Woman Heading Labor Has New Vision for Israel

New Israeli Labor Party chief Shelly Yachimovich cast her vote. Image by Getty Images
“Shelly Yachimovich is the woman for this Israeli moment. Yachimovich is the one and only promise of contemporary politics,” wrote Ari Shavit in Haaretz earlier this month. Not everyone agrees with Shavit, but we all get to see just how Yachimovich will do now that she has been elected leader of Israel’s Labor Party.
Yachimovich, 51, represents a more moderate Labor outlook, one looking a return to the ideals of the welfare state while at the same time not disavowing the party’s historical role in the establishment and proliferation of the settlements. “I certainly do not see the settlement project as a sin and a crime,” she said in an interview published in Haaretz Magazine,” outraging Laborites further to the left, who accuse her of being a sell out to the right when it comes to peace with the Palestinians.
I, for one, am relieved to hear an Israeli politician who doesn’t speak in absolutes.

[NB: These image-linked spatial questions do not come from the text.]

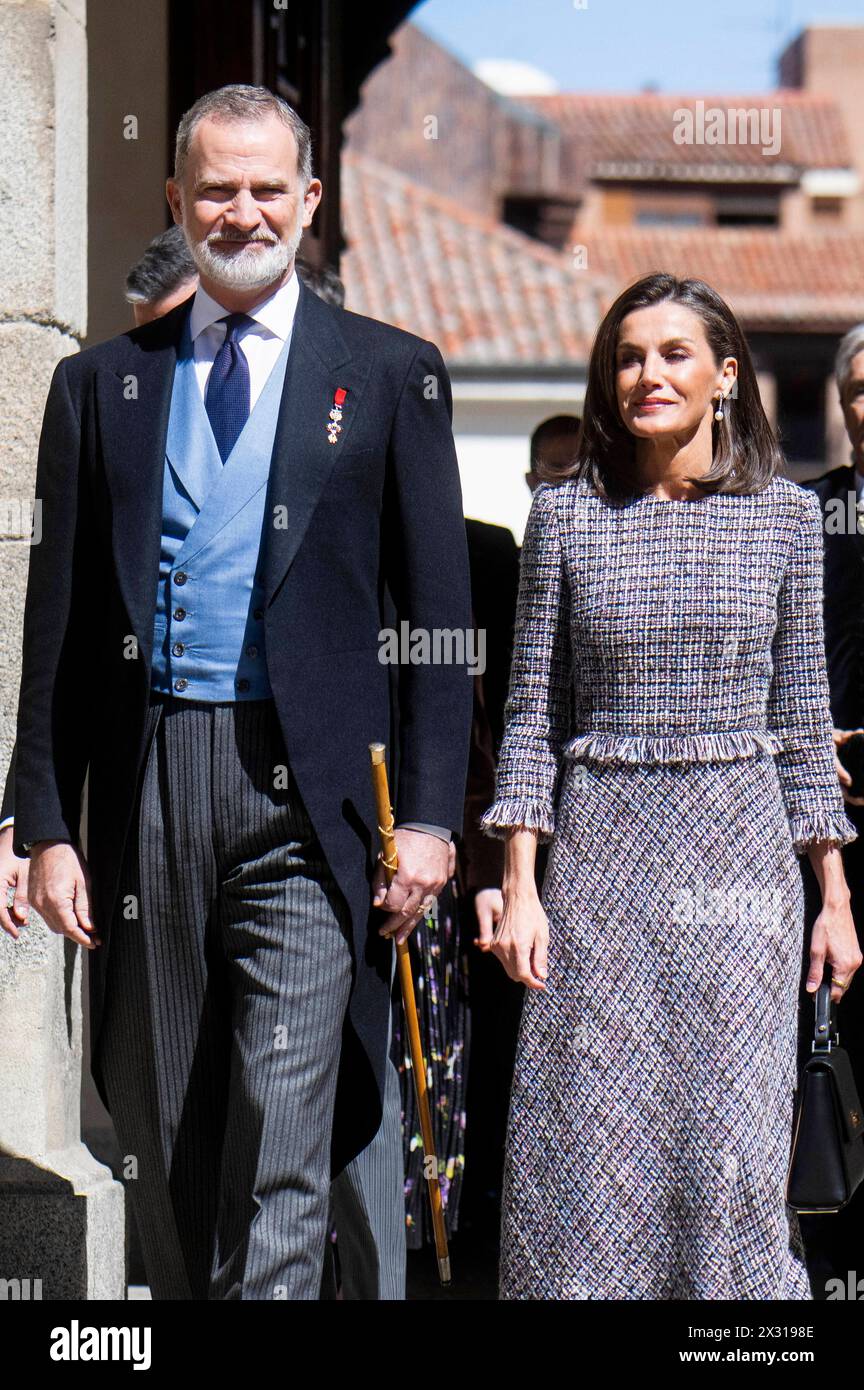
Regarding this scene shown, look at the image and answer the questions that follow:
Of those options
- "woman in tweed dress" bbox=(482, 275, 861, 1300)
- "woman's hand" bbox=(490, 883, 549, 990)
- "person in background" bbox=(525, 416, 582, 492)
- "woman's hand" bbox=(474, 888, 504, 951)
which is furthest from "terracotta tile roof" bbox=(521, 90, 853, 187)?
"woman's hand" bbox=(490, 883, 549, 990)

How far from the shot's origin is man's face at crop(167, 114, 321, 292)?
331 cm

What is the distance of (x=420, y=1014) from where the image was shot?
4.84 metres

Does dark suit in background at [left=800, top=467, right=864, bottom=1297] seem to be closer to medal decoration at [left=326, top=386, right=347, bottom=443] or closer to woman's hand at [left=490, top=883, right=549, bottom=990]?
Answer: woman's hand at [left=490, top=883, right=549, bottom=990]

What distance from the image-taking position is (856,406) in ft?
16.2

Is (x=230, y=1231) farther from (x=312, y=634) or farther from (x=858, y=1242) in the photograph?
(x=858, y=1242)

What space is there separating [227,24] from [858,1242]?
3739 millimetres

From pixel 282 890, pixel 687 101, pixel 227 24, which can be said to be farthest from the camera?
pixel 687 101

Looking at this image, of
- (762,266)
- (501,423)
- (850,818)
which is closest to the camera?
(850,818)

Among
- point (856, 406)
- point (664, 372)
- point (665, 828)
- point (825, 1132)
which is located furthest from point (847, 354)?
point (825, 1132)

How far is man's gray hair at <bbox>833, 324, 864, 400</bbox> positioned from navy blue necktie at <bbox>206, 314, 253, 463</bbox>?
202 centimetres

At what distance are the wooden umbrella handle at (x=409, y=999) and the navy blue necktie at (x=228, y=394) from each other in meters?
0.57

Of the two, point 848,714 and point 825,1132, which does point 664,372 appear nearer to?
point 825,1132

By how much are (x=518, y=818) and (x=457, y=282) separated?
93.4 ft
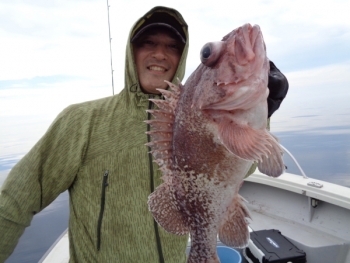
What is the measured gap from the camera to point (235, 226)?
57.4 inches

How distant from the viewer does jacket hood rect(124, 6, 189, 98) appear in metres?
2.12

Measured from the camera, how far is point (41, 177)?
1.97 meters

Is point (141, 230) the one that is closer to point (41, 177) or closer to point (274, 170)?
point (41, 177)

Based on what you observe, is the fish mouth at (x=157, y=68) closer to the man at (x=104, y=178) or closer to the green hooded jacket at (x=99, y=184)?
the man at (x=104, y=178)

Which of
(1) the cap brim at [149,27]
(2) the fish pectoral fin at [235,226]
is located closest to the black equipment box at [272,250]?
(2) the fish pectoral fin at [235,226]

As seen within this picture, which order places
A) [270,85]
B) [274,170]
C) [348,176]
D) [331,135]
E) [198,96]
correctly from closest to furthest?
[274,170] < [198,96] < [270,85] < [348,176] < [331,135]

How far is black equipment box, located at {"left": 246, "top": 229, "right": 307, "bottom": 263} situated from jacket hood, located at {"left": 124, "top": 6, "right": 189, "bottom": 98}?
9.43 ft

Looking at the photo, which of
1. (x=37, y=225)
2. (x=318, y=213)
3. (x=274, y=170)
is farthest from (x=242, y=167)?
(x=37, y=225)

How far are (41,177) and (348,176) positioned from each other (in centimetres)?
2187

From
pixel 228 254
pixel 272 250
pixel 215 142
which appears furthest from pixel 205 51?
pixel 272 250

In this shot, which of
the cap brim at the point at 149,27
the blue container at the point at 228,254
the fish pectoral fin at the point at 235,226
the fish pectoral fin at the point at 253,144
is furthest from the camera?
the blue container at the point at 228,254

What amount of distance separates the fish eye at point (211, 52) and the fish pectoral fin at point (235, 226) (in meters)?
0.78

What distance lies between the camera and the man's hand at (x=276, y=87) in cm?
144

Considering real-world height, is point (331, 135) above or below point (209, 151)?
below
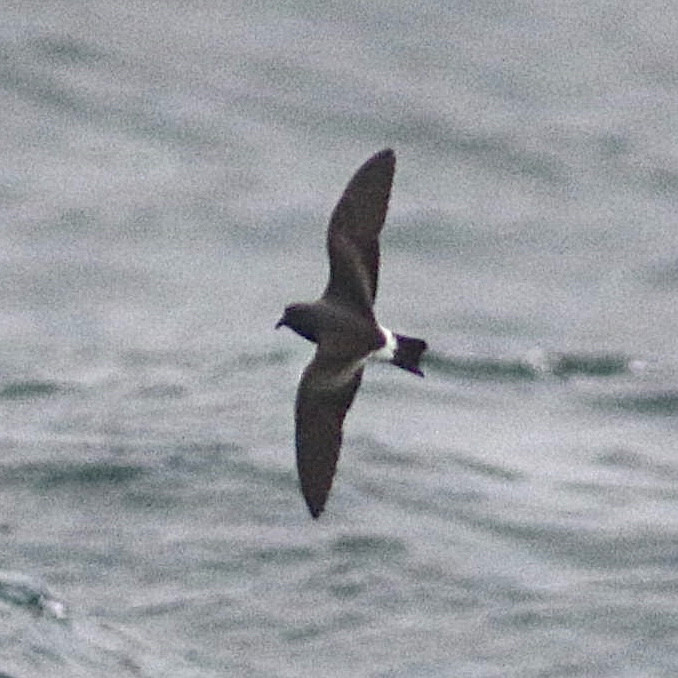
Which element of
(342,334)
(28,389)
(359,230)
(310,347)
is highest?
(359,230)

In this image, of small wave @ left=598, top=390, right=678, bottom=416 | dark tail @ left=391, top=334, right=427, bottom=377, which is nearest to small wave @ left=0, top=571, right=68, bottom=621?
dark tail @ left=391, top=334, right=427, bottom=377

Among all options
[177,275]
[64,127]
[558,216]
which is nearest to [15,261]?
[177,275]

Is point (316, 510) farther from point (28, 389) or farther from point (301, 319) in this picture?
point (28, 389)

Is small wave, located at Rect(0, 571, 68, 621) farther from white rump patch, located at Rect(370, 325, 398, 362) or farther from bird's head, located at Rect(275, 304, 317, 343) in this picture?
white rump patch, located at Rect(370, 325, 398, 362)

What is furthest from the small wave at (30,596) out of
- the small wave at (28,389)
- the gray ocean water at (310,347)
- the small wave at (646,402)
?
the small wave at (646,402)

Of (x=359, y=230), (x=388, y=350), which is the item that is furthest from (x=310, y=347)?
(x=388, y=350)

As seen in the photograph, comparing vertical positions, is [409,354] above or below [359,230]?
below

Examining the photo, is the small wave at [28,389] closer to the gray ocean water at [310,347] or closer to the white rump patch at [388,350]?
the gray ocean water at [310,347]

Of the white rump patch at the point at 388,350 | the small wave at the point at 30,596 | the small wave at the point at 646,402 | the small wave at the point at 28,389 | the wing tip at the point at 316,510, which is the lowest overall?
the small wave at the point at 30,596
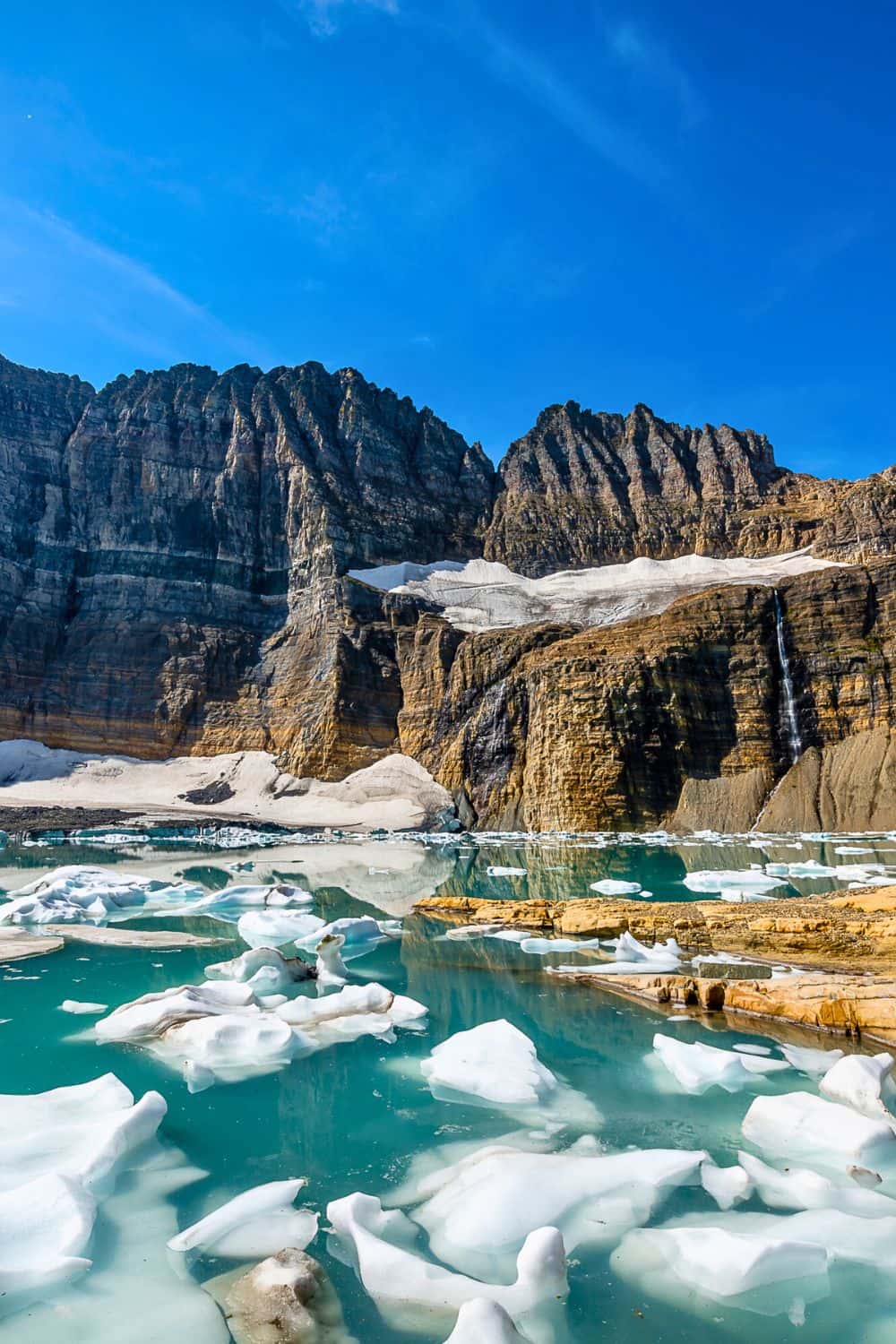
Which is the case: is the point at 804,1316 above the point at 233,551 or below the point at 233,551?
below

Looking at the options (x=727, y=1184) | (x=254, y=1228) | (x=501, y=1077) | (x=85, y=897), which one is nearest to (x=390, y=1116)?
(x=501, y=1077)

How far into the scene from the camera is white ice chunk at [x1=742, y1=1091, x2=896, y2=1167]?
6.18 meters

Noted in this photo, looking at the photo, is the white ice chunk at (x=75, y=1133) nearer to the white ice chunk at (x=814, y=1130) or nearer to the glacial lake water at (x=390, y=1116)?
the glacial lake water at (x=390, y=1116)

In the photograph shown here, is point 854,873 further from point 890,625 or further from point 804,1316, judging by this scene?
point 890,625

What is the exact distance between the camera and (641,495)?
117 m

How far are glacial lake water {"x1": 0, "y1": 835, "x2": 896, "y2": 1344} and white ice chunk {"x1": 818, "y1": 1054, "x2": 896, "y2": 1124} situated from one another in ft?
1.65

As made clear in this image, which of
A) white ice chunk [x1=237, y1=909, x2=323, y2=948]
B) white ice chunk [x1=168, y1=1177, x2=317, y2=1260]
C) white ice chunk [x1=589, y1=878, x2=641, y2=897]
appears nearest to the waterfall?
white ice chunk [x1=589, y1=878, x2=641, y2=897]

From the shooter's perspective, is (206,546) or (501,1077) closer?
(501,1077)

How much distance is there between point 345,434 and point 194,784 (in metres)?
58.0

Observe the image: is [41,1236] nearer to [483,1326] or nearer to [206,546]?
[483,1326]

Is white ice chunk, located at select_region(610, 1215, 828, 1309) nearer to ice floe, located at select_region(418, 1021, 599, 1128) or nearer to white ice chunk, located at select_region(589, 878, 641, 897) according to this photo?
ice floe, located at select_region(418, 1021, 599, 1128)

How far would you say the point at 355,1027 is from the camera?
9930 mm

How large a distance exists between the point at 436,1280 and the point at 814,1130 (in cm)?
372

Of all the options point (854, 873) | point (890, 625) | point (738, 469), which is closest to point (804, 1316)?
point (854, 873)
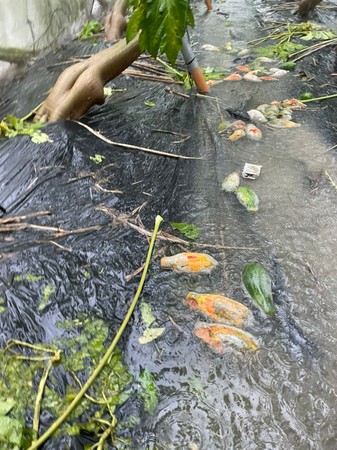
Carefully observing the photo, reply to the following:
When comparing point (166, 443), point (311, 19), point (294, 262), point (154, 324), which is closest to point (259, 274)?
point (294, 262)

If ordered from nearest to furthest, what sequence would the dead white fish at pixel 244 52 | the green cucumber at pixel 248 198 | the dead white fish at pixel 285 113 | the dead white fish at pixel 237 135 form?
the green cucumber at pixel 248 198, the dead white fish at pixel 237 135, the dead white fish at pixel 285 113, the dead white fish at pixel 244 52

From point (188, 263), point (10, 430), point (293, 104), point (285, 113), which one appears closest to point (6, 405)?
point (10, 430)

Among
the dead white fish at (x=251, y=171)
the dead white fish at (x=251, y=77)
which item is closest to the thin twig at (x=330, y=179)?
the dead white fish at (x=251, y=171)

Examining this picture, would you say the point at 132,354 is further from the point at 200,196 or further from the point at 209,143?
the point at 209,143

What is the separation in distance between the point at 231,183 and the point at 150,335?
110 centimetres

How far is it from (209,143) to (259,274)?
Result: 4.07 feet

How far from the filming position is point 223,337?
149cm

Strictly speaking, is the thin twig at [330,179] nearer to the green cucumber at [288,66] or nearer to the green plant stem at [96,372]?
the green plant stem at [96,372]

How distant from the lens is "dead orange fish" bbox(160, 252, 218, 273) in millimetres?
1762

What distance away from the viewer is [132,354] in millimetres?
1448

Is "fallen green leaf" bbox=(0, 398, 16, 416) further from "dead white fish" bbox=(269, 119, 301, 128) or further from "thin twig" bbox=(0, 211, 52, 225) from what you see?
"dead white fish" bbox=(269, 119, 301, 128)

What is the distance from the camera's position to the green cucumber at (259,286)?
1622mm

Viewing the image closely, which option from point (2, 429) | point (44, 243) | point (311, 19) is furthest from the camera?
point (311, 19)

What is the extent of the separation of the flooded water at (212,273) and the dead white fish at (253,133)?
0.15ft
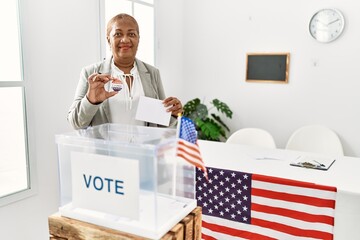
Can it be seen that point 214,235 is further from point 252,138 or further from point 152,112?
point 252,138

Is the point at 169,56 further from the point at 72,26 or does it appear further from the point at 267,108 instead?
the point at 72,26

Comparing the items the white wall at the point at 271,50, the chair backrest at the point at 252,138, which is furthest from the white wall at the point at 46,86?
the chair backrest at the point at 252,138

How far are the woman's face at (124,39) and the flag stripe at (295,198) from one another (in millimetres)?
1034

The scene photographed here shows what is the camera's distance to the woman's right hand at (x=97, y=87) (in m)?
1.14

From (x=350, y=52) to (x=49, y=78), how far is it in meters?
2.80

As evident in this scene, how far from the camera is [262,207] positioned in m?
1.90

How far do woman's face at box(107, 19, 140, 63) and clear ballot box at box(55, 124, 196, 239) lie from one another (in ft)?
2.13

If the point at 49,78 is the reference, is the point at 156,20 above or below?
above

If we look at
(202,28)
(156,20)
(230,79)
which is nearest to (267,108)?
(230,79)

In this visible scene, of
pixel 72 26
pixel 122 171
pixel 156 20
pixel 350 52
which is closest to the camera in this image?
pixel 122 171

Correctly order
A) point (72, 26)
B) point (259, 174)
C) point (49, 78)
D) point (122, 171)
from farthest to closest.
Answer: point (72, 26) < point (49, 78) < point (259, 174) < point (122, 171)

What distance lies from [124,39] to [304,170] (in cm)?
132

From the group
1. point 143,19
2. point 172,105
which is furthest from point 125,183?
point 143,19

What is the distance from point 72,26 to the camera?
8.55ft
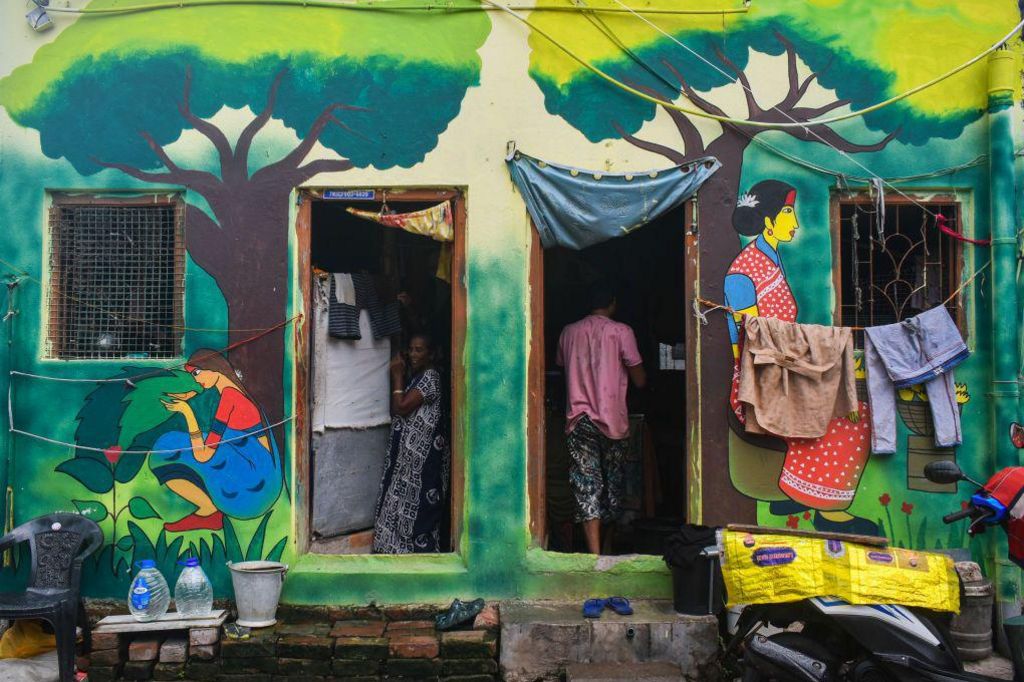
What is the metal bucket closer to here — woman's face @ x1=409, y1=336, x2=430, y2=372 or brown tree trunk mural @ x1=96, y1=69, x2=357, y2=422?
brown tree trunk mural @ x1=96, y1=69, x2=357, y2=422

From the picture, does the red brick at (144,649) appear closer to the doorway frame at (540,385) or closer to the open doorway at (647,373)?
the doorway frame at (540,385)

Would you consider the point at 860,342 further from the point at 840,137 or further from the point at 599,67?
the point at 599,67

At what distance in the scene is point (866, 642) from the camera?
4.67 m

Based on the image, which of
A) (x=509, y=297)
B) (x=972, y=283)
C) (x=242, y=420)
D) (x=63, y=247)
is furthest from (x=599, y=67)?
(x=63, y=247)

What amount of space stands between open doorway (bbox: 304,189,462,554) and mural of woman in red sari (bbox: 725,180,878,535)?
5.85ft

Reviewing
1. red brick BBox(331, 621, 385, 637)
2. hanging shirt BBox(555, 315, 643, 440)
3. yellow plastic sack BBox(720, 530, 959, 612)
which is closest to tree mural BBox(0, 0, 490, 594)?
red brick BBox(331, 621, 385, 637)

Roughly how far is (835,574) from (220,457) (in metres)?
3.71

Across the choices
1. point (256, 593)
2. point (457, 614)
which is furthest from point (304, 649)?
point (457, 614)

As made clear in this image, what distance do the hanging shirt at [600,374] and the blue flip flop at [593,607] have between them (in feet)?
3.60

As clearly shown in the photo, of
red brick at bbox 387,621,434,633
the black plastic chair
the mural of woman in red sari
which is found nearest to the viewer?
the black plastic chair

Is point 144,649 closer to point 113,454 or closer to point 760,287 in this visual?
point 113,454

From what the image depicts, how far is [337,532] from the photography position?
672 centimetres

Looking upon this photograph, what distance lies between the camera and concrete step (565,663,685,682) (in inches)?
212

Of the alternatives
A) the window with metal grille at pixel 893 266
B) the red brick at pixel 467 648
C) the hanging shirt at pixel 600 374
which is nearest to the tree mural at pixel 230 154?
the red brick at pixel 467 648
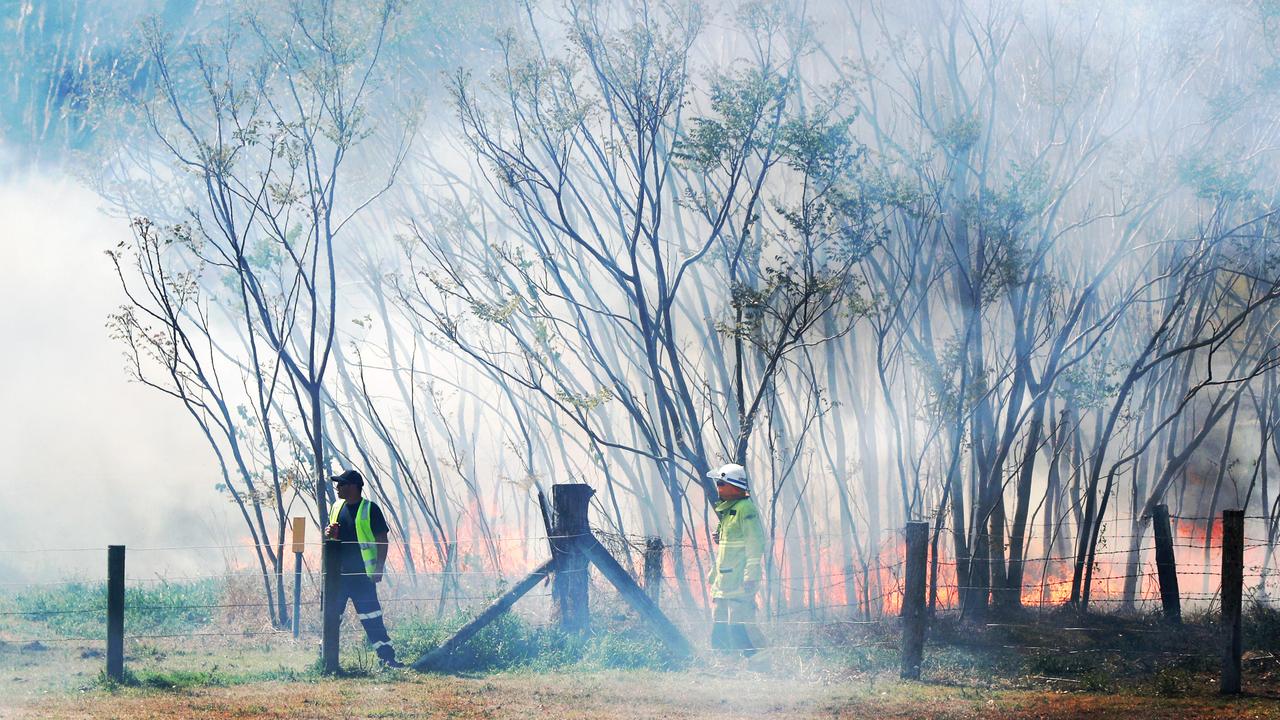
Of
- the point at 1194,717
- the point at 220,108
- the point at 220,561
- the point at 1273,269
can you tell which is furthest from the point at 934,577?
the point at 220,561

Yachimovich said, in the magazine article:
I am familiar with that well-known equation: that if there were no settlements there would be a welfare state within Israel’s borders. I am familiar with the worldview that maintains that if we cut the defense budget in half there will be money for education. It’s a worldview with no connection to reality.
So what does it mean that a woman has been elected to lead Labor for only the second time in Israel’s history? And what does it mean that this it has been 37 years since the last leader of the party was a woman – that woman having been Prime Minister Golda Meir?
And what does it mean that two of the four largest parties in the Knesset are now led by women (Tzipi Livni is the leader of Kadima)?
It appears that women may be beginning to really break the Israeli political glass ceiling. But what that means is not yet clear.
Yachimovich, herself, said in a TV interview, when asked about her views on feminism and women in leadership positions, that there are too few women in positions of power to know yet how or if this is really changing Israel.
She also noted that up to this point, most women, once they have achieved power, have been susceptible to the same faults and moral weakness as men. Perhaps Yachimovich, unique among female MK’s in her strong feminist positions, will be different. I don’t think she would be pleased to be called “the best man in the government,” as David Ben-Gurion used to refer to Golda.
Even though there is more than one woman leading major Israeli political parties, I don’t think we can expect any female bonding or kumbaya moments. There is definitely no love lost between Yachimovich and Livni, whom Yachimovich has highly criticized for her neo-liberal economic stance.
Yachimovich seems realistic about the work that needs to be done within her own party to dig it out of the hole it is in (once Israel’s leading party for decades, it is now only the fourth largest in the Knesset). “The head of the Labor Party will not be asked to form a government after the next elections. The Labor Party has a long way to go before it gains public trust, and it has to proceed on a true, deep, ideological and honest path. Not by hocus-pocus,” she told Haaretz.
It’s a good thing she isn’t planning to be prime minister very soon, because she is definitely not ready for that job. She has much to learn on the foreign policy front. In the meantime, she intends to capitalize on “this Israeli moment,” this past summer’s social protest movement, which brought to the fore many of the ideas she had been espousing for years.
“Before we fight for the borders of the State, it’s necessary to fight for this small and marginal thing that is called a state inside its borders,” she told Labor voters in a campaign video blog.
A majority of them clearly agreed with her.